§ DIRECTIONS:
a) In the forum thread about the AI modifier, what was the modifier developed to identify?
b) Turn the paragraph beginning "Our organization is instructing us" in the forum thread about the AI modifier into a short list that keeps its main facts.
c) Please carry on the forum thread about the AI modifier from the point where it ends.

§ SELECTED TEXT:
Content starts

# AI modifier - Medicare only?



## pkidd

Hello fellow coders,

Yet another question regarding the AI modifier - Should it be used on non-Medicare claims?  

Our organization is instructing us to use AI on the initial e/m code for the physician of record on all claims, but I've been querying other coders and I've gotten quite a few answers of "Medicare only".  Another coder informed me that non-Medicare payers do not accept HCPCS modifiers (eg, AS).  Huh?

I'd love to know what other organizations are doing.  Does anyone have a definitive (quotable to corporate!) answer?

Thanks in advance,
Pat Kidd, CPC
pkidd@samhealth.org


----------



## MnTwins29

*Check with the payer.*

I know that this sounds like a cop-out, but it is best to check with the payer to see if they (A) will accept the consultation codes and if not, (B) recognize that modifier.


----------



## Walker22

I agree. The AI modifier was developed specifically for Medicare use to identify the physician of record during an admit. You shouldn't need this modifier to the commercail payers since they still accept the consult codes.

Content ends

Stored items
Content starts

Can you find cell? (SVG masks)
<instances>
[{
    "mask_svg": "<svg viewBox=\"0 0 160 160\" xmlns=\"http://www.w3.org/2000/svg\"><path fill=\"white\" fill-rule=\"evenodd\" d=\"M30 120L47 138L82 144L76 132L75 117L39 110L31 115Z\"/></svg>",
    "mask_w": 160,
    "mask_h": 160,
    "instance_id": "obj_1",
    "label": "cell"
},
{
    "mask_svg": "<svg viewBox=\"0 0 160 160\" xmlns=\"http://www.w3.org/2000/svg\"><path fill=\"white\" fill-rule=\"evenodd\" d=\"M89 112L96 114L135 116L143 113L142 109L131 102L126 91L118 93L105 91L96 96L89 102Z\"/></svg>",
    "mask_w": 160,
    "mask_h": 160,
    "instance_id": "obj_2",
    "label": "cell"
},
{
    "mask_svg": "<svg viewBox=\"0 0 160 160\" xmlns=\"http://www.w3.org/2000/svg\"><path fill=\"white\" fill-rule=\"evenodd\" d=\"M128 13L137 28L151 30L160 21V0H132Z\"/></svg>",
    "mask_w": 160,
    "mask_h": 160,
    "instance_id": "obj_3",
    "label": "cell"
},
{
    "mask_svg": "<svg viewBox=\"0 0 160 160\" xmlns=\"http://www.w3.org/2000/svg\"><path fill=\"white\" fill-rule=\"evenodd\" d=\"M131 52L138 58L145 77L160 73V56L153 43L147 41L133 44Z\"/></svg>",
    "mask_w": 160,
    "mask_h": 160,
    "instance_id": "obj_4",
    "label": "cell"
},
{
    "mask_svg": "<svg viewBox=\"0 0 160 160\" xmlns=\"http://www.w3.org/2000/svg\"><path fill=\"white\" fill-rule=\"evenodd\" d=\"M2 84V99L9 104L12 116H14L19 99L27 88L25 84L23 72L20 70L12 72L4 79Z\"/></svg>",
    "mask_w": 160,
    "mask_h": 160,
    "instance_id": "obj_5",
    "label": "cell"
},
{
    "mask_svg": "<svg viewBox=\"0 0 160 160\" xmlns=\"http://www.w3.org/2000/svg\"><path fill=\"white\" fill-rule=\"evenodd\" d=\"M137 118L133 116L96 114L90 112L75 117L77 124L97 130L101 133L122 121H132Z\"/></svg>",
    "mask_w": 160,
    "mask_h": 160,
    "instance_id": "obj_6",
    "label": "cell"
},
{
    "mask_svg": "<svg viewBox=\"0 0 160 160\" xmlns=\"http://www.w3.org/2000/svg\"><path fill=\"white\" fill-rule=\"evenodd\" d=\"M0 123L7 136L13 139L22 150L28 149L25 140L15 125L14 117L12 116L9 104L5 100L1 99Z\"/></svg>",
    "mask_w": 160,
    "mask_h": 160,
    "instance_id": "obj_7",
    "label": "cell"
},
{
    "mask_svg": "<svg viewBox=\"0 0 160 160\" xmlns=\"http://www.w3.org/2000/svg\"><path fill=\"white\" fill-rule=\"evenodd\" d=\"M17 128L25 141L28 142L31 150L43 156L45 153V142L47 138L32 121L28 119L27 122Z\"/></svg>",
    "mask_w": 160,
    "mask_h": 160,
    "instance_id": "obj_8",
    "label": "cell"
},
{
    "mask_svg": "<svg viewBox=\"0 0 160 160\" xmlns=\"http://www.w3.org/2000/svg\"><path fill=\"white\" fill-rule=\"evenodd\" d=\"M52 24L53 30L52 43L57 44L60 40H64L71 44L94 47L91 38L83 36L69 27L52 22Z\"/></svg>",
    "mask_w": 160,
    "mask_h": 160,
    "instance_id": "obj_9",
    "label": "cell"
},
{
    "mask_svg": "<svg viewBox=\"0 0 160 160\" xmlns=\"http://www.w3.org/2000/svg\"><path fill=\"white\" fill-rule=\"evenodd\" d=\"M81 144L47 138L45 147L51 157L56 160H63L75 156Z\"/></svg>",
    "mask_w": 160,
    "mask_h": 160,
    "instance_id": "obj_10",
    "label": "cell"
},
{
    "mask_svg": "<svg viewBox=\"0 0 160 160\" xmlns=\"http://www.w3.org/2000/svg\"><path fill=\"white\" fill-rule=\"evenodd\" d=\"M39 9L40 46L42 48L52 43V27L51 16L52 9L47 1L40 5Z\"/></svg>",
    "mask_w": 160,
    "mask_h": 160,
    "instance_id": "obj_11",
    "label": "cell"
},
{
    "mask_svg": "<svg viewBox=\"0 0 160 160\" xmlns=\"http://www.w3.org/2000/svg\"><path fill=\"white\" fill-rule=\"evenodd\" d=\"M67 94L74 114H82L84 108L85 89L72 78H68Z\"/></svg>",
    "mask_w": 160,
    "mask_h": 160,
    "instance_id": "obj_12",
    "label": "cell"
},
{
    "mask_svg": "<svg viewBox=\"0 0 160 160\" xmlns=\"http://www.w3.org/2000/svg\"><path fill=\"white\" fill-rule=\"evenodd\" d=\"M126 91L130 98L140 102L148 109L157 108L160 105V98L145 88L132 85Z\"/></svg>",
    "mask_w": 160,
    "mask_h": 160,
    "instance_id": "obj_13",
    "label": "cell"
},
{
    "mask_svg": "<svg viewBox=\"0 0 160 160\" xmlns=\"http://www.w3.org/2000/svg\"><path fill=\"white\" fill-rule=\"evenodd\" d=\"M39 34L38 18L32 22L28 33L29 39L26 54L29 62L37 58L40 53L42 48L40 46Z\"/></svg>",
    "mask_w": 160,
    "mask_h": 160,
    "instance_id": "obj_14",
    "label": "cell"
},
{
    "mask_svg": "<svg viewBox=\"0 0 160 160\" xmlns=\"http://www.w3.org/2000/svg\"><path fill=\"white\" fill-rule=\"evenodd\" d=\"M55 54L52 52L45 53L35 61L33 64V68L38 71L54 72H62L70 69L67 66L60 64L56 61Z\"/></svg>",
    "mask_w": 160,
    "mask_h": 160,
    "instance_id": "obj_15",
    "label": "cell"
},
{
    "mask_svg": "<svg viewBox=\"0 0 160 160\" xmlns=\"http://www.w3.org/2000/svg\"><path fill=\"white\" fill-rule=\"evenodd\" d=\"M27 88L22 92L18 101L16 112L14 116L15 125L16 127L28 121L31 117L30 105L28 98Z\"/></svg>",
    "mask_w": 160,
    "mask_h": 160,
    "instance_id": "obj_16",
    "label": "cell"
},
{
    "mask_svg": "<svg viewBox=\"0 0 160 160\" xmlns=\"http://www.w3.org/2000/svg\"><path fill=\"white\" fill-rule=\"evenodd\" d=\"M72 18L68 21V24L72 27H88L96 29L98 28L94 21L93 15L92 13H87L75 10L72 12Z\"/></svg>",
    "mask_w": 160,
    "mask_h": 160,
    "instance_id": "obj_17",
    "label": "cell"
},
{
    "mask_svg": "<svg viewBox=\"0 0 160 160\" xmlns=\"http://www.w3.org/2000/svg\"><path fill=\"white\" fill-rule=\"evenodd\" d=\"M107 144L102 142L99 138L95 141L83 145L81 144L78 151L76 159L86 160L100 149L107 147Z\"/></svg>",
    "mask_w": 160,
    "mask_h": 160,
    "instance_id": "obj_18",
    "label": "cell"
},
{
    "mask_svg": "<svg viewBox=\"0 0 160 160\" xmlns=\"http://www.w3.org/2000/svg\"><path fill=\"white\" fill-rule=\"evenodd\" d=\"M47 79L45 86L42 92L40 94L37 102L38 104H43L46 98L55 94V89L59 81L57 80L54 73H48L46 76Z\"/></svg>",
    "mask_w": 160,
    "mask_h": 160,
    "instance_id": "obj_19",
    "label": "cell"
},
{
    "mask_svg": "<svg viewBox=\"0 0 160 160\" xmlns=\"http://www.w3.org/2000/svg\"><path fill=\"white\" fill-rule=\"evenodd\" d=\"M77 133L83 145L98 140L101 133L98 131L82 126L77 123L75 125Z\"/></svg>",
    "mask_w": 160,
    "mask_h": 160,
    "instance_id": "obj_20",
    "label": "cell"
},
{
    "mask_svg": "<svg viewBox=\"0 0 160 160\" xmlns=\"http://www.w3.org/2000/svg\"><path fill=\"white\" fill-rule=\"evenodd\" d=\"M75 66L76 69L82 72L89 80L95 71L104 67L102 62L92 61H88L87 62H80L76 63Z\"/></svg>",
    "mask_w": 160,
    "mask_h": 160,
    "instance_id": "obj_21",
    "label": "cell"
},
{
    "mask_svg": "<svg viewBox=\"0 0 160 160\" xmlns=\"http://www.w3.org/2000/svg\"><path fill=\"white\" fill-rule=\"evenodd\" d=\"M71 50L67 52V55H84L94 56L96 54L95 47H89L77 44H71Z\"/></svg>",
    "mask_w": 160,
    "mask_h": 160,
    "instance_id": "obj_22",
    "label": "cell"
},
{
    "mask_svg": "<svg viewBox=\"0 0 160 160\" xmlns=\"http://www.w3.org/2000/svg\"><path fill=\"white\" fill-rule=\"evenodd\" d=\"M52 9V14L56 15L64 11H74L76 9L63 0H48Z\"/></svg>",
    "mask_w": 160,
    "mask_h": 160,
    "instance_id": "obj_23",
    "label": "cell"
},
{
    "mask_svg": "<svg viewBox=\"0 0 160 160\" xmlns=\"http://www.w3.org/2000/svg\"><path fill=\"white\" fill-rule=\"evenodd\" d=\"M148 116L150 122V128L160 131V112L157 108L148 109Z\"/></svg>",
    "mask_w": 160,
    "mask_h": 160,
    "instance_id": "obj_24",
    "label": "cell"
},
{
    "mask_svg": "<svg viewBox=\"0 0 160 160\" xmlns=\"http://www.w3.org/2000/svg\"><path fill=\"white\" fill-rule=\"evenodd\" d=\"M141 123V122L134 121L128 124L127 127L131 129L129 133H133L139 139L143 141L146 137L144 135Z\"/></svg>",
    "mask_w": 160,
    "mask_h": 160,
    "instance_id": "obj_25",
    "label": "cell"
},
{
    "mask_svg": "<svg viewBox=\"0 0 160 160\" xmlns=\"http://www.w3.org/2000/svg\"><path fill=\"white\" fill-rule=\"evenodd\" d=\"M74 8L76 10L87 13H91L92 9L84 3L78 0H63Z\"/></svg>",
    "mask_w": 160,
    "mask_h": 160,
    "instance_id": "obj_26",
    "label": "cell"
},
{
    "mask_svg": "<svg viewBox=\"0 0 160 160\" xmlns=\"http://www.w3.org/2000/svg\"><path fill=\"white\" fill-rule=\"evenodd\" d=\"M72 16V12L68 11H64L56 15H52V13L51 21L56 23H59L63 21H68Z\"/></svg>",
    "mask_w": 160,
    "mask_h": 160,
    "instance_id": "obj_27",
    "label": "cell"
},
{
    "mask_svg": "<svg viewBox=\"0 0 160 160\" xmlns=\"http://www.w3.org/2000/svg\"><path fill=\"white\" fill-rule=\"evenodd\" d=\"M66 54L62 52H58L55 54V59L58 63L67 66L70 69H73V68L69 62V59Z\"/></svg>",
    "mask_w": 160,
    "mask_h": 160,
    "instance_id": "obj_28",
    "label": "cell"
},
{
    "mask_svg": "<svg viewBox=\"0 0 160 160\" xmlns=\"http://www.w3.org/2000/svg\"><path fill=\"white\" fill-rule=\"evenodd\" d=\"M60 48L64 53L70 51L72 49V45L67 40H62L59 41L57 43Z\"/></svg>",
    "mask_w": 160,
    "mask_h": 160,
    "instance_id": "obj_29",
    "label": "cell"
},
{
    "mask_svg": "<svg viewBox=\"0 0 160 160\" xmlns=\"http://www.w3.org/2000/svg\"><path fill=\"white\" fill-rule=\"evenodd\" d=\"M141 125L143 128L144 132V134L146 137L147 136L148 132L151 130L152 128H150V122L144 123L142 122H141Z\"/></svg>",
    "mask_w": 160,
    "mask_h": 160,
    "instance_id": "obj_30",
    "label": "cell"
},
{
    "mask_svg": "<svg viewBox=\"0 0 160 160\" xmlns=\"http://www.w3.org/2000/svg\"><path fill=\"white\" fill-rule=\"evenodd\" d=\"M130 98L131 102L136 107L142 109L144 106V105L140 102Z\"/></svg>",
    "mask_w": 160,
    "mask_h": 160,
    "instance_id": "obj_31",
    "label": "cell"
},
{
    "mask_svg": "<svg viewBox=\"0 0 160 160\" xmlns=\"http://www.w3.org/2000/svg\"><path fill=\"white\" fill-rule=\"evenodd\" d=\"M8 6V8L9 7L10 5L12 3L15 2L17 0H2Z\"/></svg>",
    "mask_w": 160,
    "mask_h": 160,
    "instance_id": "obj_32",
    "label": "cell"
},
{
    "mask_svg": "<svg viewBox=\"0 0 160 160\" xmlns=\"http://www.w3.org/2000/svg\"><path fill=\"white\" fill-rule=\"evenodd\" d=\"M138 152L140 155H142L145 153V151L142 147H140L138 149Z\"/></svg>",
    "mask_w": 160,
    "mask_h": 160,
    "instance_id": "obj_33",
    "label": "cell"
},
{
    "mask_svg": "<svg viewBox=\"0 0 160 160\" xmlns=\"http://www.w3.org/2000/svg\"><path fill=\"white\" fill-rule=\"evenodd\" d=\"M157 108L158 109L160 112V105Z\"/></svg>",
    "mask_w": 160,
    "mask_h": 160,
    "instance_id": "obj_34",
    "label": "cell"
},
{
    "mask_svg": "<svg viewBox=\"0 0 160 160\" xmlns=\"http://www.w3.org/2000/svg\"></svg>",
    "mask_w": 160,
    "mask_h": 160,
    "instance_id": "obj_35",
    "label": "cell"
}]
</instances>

Content ends

§ ANSWER SET:
a) The physician of record during an admit, specifically for Medicare use.

b)
- The organization tells its coders to use AI on the initial e/m code for the physician of record on all claims.
- Many of the other coders who were queried answered "Medicare only."
- Another coder said non-Medicare payers do not accept HCPCS modifiers such as AS.

c)
----------



## pkidd

*AI modifier / Medicare*

Thanks to all who responded via this site and to my e-mail address.  
I appreciate your comments.    
Pat


----------



## abonillar

*Modifier 57*

MLN article MM6740 were cms announces the change regarding consultation codes indicates the following: 
"This article only applies to physicians billing the Medicare fee-for-service program. It does not apply to Medicare Advantage or non-Medicare insurers." 
So the AI is a Medicare only rule. I know that there are insurance companies that will follow the consultation rule for their MA product but not for their non Medicare products. So the best bet is to check with the other insurance companies directly.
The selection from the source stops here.